The Mad River Valley Recreation District hopes to improve mapping and signage for recreational trails throughout The Valley.

The recreation district is currently finishing its strategic plan, with SE Group, Burlington, being hired as consultants. On Thursday, at the Mad River Town Leadership Meeting, Luke Foley, a recreation district board member, spoke to the five select boards from the watershed about the next steps moving forward.

The Waitsfield, Warren and Fayston select boards each put in $15,000 toward the recreation district each year, which is used for small grants given to recreation stakeholders throughout the Mad River Valley. This year, in addition to the base $15,000, the recreation district is asking for $2,500 for trail maps and $6,000 from each town for a trail signage project.

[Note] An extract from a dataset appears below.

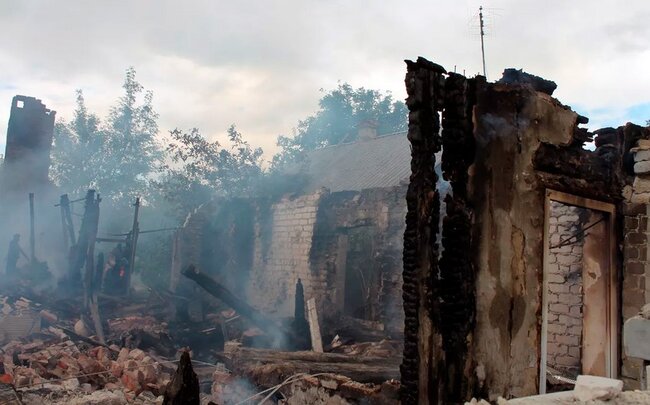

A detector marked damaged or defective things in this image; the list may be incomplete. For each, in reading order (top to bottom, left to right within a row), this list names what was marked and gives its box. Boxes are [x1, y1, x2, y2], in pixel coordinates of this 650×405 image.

burned building [400, 57, 648, 404]
damaged doorframe [536, 191, 616, 392]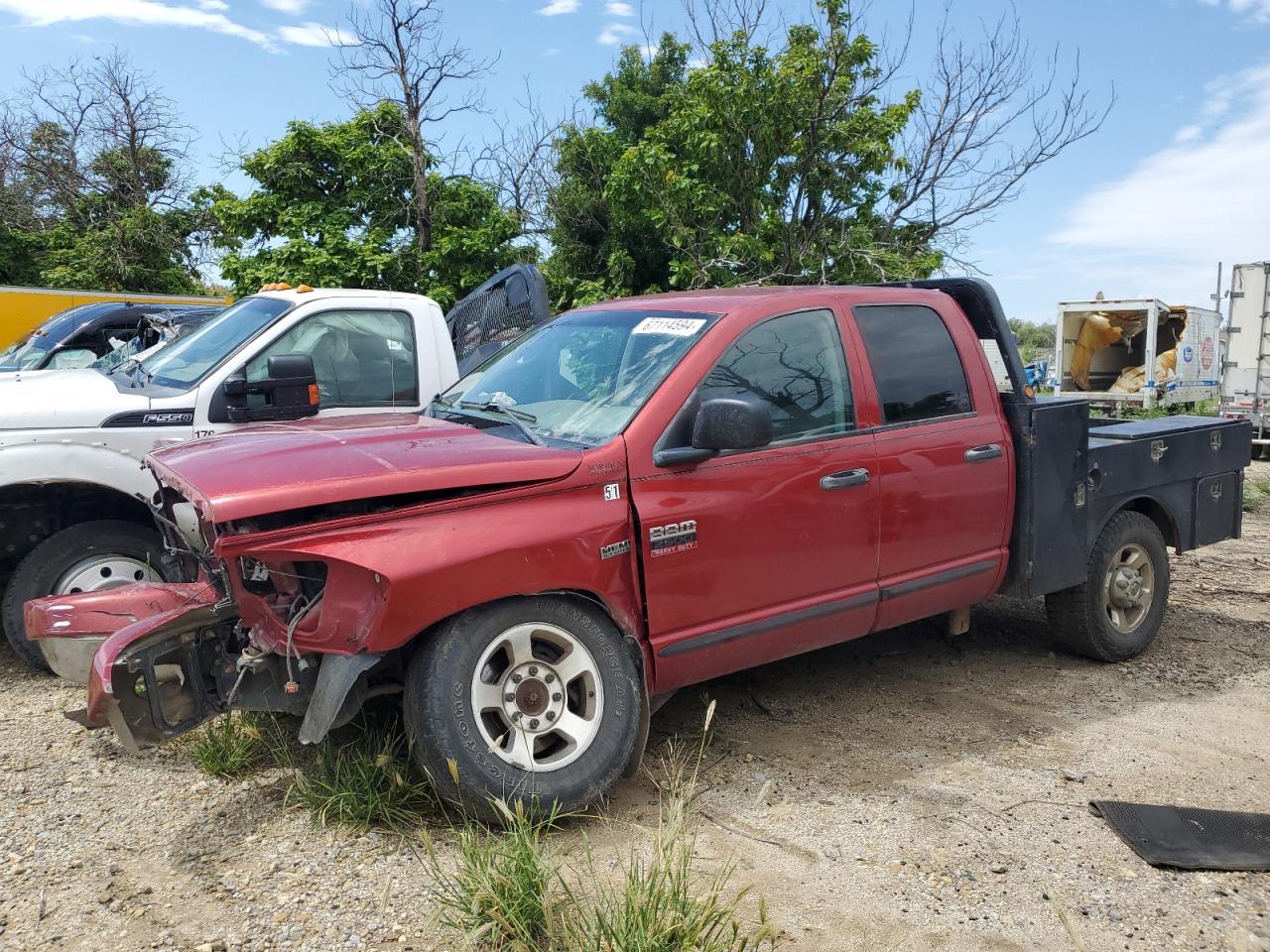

During the recreation district’s presentation, select board members were told that maps and signage will give visitors greater access and knowledge of the area so they can enjoy all of the recreational assets that The Valley’s community members already know exist.

With the money for new maps, the recreation district will fund new kiosks to place on the trails where visitors can go for information.

“So that when you get a map it has the same logo, it has the same feel to it. You can identify how it all connects, who is responsible for the maintenance of all these [trails], when they are open,” Foley said.

This could help The Valley become competitive with the Kingdom Trails in Burke and Killington, Foley said.

Warren Select Board member Bob Ackland asked Foley and the recreation district members in the audience why they did not ask for money intended for maintenance, as that is one concern he has heard about personally.

Rebecca Baruzzi, chair of the recreation district, said that mapping and signage is an initial step to improve the trail network but said that the group will certainly ask for maintenance money in the future. Baruzzi also noted that the recreation district does not want to burden The Valley’s taxpayers by asking for too much in one year.

In the future, Foley said, the recreation district will look to add a staffed position. He compared the total amount of money that is spent on recreation in Stowe, Waterbury and Bristol per person to that of the Mad River Valley.

Stowe spends $111 per taxpayer on recreation; Waterbury and Bristol spend $65 and $64, respectively; and the Mad River Valley spends $9, according to the recreation district’s presentation.

Foley said that he realizes that the Mad River Valley’s residents do not want to live in “a Stowe” or “a Killington”; however, those areas are The Valley’s competitors.

Drew Pollak, from SE Group, said that volunteer groups in The Valley take on a lot of the work that those departments do, and it is because of those groups that recreational assets have thrived, but they have lacked a cohesive vision and that is where a staffed recreation director could be helpful.

“The facilities are great, but what you’ll see here in The Valley is that things were built, things were designed, but they weren’t necessarily planned with a cohesive, consistent person orchestrating it,” Pollak said.

Ed Read, of the Fayston Select Board, asked why the recreation district did not simply ask for a staff member this year. Foley said that a staff member would cost much more than the map and signage and the district wanted to ensure that there is community support for a staff person.

However, in the interim, the recreation district wants to take on specific projects. This year they have chosen The Valley’s trail system.

Paul Hartshorn, chair of the Waitsfield Select Board, said that he believes the additional money is ambitious considering how much money the taxpayers have already put toward the recreation district’s purchase of Mad River Park.

“It looks to me that nobody’s thinking about how much it’s costing all of the taxpayers for all of this,” Hartshorn said.

“I really appreciate Paul’s natural skepticism of spending money, but I do really feel strongly that the public investment of really very modest dollars has an enormous return to our economy,” said Jared Cadwell, of the Fayston Select Board, just before endorsing the expenditure.